**TASK GOAL**: Put each line of the rows below into a numbered list, skipping blank lines and leaving the pictures out.

[Records contained in a dataset]
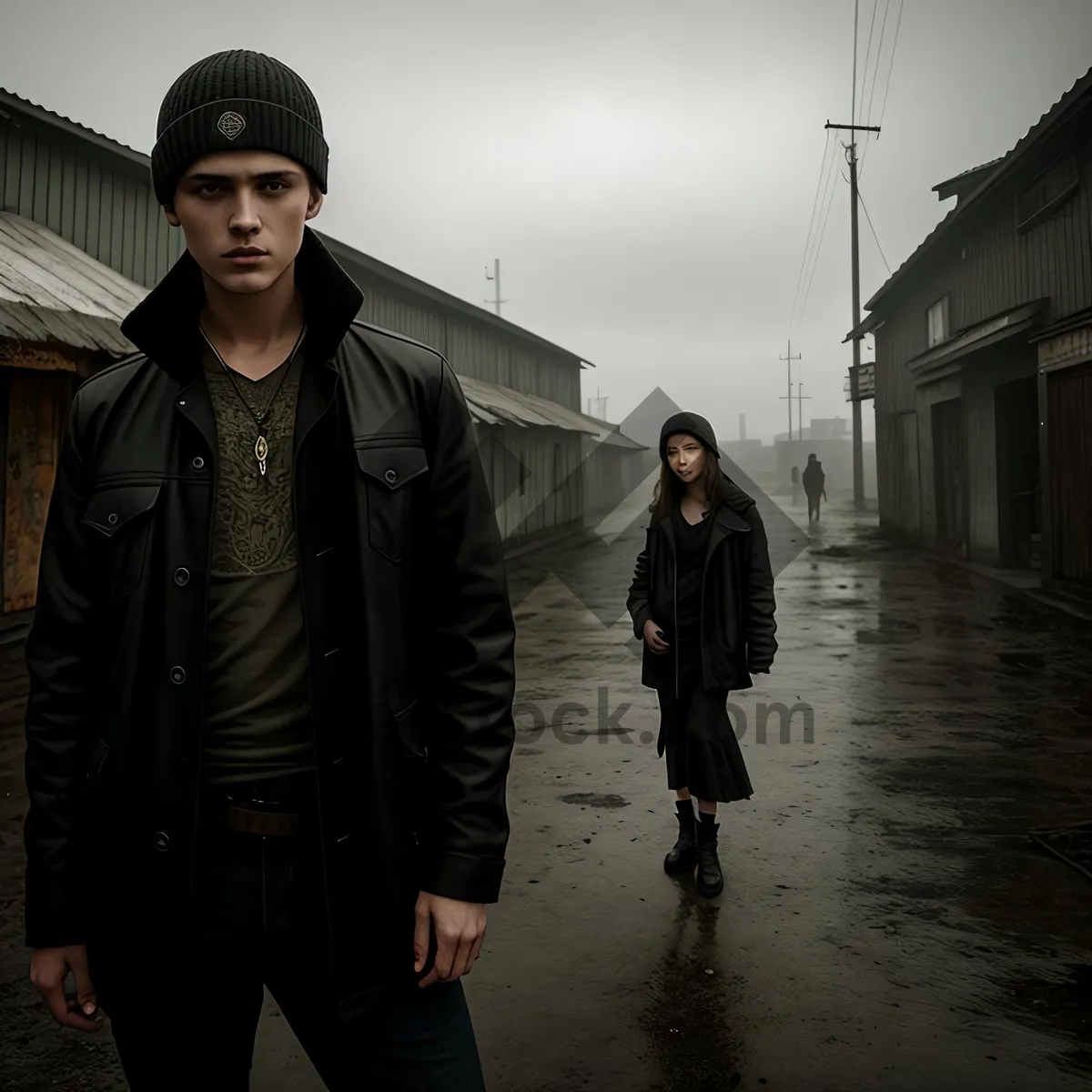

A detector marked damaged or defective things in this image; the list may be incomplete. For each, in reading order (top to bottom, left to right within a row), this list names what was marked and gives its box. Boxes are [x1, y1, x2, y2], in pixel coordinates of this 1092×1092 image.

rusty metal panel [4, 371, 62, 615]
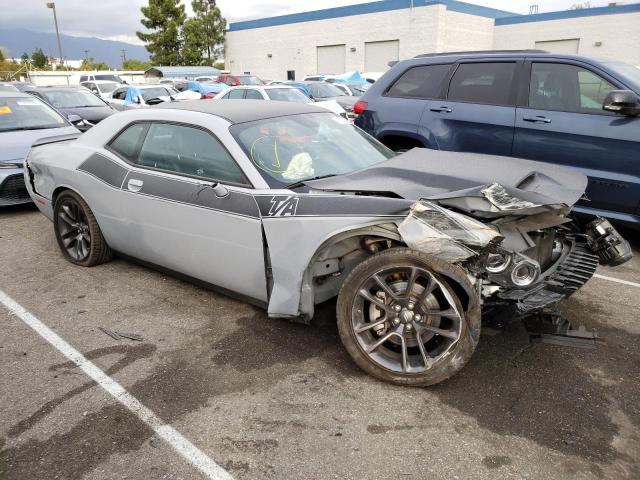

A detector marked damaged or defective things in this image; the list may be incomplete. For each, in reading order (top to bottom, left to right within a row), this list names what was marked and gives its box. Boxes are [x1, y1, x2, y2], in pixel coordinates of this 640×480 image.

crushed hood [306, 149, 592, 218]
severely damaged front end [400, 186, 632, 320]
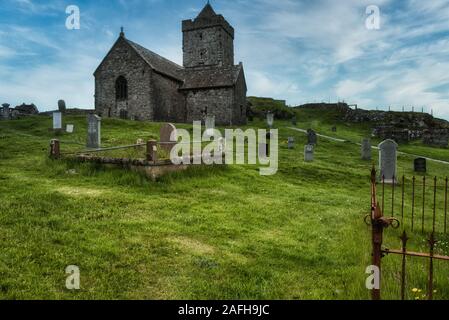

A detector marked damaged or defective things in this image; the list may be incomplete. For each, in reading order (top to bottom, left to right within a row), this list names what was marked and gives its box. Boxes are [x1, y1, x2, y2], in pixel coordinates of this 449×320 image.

**RESULT OF THE EXERCISE**:
1. A detector marked damaged or defective things in this image; the list may be incomplete. For each, in reading order (top to bottom, left to right within a row), this list names what was marked and gives its box. Boxes are [x1, y1, x2, y2], in pixel coordinates of this 1092×1092 image.
2. rusty metal panel [4, 371, 62, 615]
3. A detector marked damaged or defective things in this image; the list may be incomplete. For each, in reading order (top to bottom, left to right within a row), this list names what was marked and gives its box. Boxes are [x1, y1, x2, y2], in pixel coordinates of this 640×480 image.
4. crushed hood [306, 149, 592, 218]
5. severely damaged front end [400, 186, 632, 320]
6. A detector marked damaged or defective things in this image; the list may be incomplete. For each, in reading order (top to bottom, left to right within a row), this list names what was marked and gives its box. Boxes are [x1, y1, x2, y2], in pixel coordinates of this 449×320 image.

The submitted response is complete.